Eher moderate Worte findet Dr. Jan Leidel von der STIKO, die auch in der aktuellen Impfdebatte eine zentrale Rolle spielt. Er nennt unter anderem Beispiele, wann sich eine Masern-Impfung nicht empfiehlt.

Eine der Besonderheiten des Films ist, dass Natalie Beer sich nicht scheut, Dr. Andrew Wakefield, dessen Studie 1998 die Autismus-Debatte angefacht hatte, selbst zu Wort kommen zu lassen.

Obwohl der Film 2017 erschienen ist, wirkt er enorm aktuell. Er beschäftigt sich kritisch mit der Sinnhaftigkeit von Impfungen und schaut genauer auf die toxischen Zusatzstoffe, ohne populistisch oder gar propagandistisch zu sein. Beer gibt auch Experten eine Stimme, die wegen ihrer Einschätzung verunglimpft wurden – wie dem britischen Arzt Andrew Wakefield. Auch sein Fall erinnert an die heutigen Verhältnisse.
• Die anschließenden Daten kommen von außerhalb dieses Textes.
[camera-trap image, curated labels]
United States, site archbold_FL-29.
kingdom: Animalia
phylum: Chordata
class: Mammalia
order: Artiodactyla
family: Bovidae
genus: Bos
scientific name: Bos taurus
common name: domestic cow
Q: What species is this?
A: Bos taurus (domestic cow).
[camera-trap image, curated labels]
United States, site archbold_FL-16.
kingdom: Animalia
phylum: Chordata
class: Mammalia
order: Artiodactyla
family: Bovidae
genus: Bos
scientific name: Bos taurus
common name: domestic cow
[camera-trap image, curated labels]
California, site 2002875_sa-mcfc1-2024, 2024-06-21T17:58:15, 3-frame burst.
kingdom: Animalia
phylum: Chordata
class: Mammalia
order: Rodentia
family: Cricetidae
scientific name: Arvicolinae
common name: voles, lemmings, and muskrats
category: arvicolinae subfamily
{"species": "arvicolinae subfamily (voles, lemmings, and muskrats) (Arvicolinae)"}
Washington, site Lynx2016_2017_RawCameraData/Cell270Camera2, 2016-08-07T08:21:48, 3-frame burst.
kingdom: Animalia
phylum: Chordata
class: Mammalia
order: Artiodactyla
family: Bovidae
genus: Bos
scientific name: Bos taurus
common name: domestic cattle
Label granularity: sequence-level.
Nachdem Wakefield 1998 in der medizinischen Zeitschrift «The Lancet» einen impfkritischen Beitrag veröffentlicht hatte, erlebte er eine beispiellose Diffamierungskampagne, die bis hin zum Berufsverbot führte. 2016 revanchierte sich der Arzt mit der Dokumentation «Vaxxed», in dem er der US-amerikanischen Gesundheitsbehörde CDC schwere Vorwürfe macht. Beers Film zufolge sind Wakefields Fragestellungen in der Wissenschaft mittlerweile rehabilitiert – seine Person jedoch nicht. Das könnte auch den heutigen Impfgegnern passieren.

MAN MADE EPIDEMIC kommt zu dem Schluss, dass mehr für die Sicherheit von Impfstoffen getan werden könnte und müsste, als allgemein angenommen. Um der Gesundheit unserer Kinder willen.